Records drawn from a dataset
══════════

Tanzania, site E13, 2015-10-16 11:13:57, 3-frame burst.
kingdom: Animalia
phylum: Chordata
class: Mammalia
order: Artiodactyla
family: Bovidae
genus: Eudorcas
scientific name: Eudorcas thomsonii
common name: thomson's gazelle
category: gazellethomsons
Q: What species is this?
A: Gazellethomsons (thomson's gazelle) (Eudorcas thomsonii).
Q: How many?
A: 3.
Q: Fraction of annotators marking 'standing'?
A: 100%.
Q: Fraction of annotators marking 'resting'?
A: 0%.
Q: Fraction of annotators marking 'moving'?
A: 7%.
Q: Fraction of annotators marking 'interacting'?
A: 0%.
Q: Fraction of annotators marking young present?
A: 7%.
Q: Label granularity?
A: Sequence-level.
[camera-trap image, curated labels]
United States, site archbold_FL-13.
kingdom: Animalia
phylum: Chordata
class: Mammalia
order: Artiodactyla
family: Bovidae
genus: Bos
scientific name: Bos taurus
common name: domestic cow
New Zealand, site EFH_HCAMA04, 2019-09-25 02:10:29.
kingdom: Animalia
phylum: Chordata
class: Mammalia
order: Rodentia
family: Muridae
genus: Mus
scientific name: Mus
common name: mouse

══════════

What is needed
The output should match the records above exactly, entry for entry.

Response for this exercise
Tanzania, site E13, 2015-10-16 11:13:57, 3-frame burst.
kingdom: Animalia
phylum: Chordata
class: Mammalia
order: Artiodactyla
family: Bovidae
genus: Eudorcas
scientific name: Eudorcas thomsonii
common name: thomson's gazelle
category: gazellethomsons
Q: What species is this?
A: Gazellethomsons (thomson's gazelle) (Eudorcas thomsonii).
Q: How many?
A: 3.
Q: Fraction of annotators marking 'standing'?
A: 100%.
Q: Fraction of annotators marking 'resting'?
A: 0%.
Q: Fraction of annotators marking 'moving'?
A: 7%.
Q: Fraction of annotators marking 'interacting'?
A: 0%.
Q: Fraction of annotators marking young present?
A: 7%.
Q: Label granularity?
A: Sequence-level.
[camera-trap image, curated labels]
United States, site archbold_FL-13.
kingdom: Animalia
phylum: Chordata
class: Mammalia
order: Artiodactyla
family: Bovidae
genus: Bos
scientific name: Bos taurus
common name: domestic cow
New Zealand, site EFH_HCAMA04, 2019-09-25 02:10:29.
kingdom: Animalia
phylum: Chordata
class: Mammalia
order: Rodentia
family: Muridae
genus: Mus
scientific name: Mus
common name: mouse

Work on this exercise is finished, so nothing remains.